Un equipo de Policía Judicial e Inteligencia trabaja en coordinación con la Fiscalía General de la Nación para identificar y ubicar a los responsables materiales e intelectuales del crimen. “Estamos adelantando un proceso investigativo con la Fiscalía para dar con el paradero de los autores. Seguramente seguiremos reforzando esta zona para que no ocurran hechos similares”, concluyó el comandante.
Por ahora las autoridades avanzan en la trazabilidad del recorrido que realizó la motocicleta involucrada a través de las cámaras de seguridad instaladas en la zona del ataque y en todo el corredor vial de la Carrera Séptima.
Antecedentes de ataques similares en la zona
El ataque se registró frente a un gimnasio de cadena en una de las zonas más exclusivas de Bogotá, donde, a pesar de la vigilancia policial, las cámaras y los CAI cercanos, se han presentado casos de violencia selectiva y robos de alto perfil. Los vecinos y comerciantes han reportado que, aunque se trata de un sector priorizado por las autoridades, hechos de inseguridad de este calibre generan preocupación por la capacidad de respuesta inmediata de las autoridades ante delitos planeados.

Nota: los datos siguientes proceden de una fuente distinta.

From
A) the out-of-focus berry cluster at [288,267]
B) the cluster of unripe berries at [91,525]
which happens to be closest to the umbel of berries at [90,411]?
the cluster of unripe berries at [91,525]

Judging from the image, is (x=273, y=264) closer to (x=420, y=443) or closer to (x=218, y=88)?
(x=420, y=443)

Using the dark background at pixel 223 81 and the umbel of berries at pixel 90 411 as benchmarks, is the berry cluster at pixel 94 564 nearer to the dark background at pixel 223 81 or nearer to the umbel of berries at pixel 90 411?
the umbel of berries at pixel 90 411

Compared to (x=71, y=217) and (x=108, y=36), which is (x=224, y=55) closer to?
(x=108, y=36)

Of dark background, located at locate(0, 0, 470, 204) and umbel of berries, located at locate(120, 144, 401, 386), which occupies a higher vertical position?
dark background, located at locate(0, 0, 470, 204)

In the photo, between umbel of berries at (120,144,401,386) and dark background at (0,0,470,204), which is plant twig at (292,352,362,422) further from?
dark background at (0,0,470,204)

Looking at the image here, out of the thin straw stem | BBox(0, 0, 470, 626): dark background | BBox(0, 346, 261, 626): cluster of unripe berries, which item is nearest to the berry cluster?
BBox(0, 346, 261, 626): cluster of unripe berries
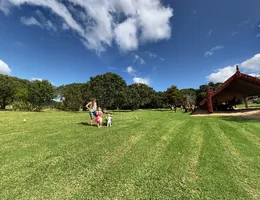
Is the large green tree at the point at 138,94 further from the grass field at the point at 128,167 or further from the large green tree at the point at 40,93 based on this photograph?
the grass field at the point at 128,167

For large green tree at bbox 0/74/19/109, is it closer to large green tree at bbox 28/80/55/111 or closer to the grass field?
large green tree at bbox 28/80/55/111

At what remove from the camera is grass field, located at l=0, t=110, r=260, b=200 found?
138 inches

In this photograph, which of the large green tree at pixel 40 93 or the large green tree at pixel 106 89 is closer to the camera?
the large green tree at pixel 106 89

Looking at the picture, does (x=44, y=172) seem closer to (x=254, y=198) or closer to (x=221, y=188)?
(x=221, y=188)

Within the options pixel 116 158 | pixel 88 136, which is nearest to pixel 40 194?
pixel 116 158

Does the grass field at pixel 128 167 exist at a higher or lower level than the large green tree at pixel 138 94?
lower

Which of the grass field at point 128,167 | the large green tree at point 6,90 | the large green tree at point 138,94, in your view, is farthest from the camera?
the large green tree at point 138,94

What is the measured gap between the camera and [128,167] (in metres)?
4.66

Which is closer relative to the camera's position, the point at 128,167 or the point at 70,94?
the point at 128,167

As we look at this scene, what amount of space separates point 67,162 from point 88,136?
2.76m

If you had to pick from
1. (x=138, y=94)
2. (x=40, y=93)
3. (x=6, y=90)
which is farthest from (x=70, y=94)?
(x=138, y=94)

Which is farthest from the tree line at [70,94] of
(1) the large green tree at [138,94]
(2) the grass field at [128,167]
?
(2) the grass field at [128,167]

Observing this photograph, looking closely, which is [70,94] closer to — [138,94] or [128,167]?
[138,94]

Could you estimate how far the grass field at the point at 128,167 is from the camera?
3512mm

Próximos pasos en la investigación
La Policía confirmó que continúa recolectando elementos materiales probatorios y analizando la información de las cámaras de seguridad para reconstruir la secuencia exacta del ataque. Se espera que en las próximas horas se puedan identificar pistas que lleven a la captura de los responsables. Entre tanto, se mantendrá la presencia policial reforzada en la calle 85 y sus alrededores.
¿Quién era Gustavo Andrés Aponte Fonnegra?
Gustavo Andrés Aponte Fonnegra era un reconocido empresario del sector arrocero, con una amplia trayectoria en el ámbito industrial y una participación activa en distintos proyectos productivos del país. A lo largo de su carrera estuvo vinculado a empresas como Flexo Spring S.A.S. e Incoltapas, desde donde impulsó procesos de crecimiento y modernización.
Pertenecía a una familia con tradición en la agroindustria, ligada desde hace décadas al desarrollo del molino Sonora, una iniciativa enfocada en la producción de arroz y alimentos con estándares de calidad, sostenibilidad y apoyo a agricultores nacionales.
Además de su faceta empresarial, mantenía un fuerte compromiso social. Era miembro del consejo directivo de la Fundación Gustavo Aponte Rojas, desde donde respaldaba programas dirigidos a la educación, la nutrición y el bienestar de niños y familias en condición vulnerable.
En su vida personal se caracterizaba por su disciplina y constancia. Era triatleta y practicaba deportes de resistencia, una pasión que reflejaba en sus redes sociales a través de entrenamientos, competencias y actividades familiares.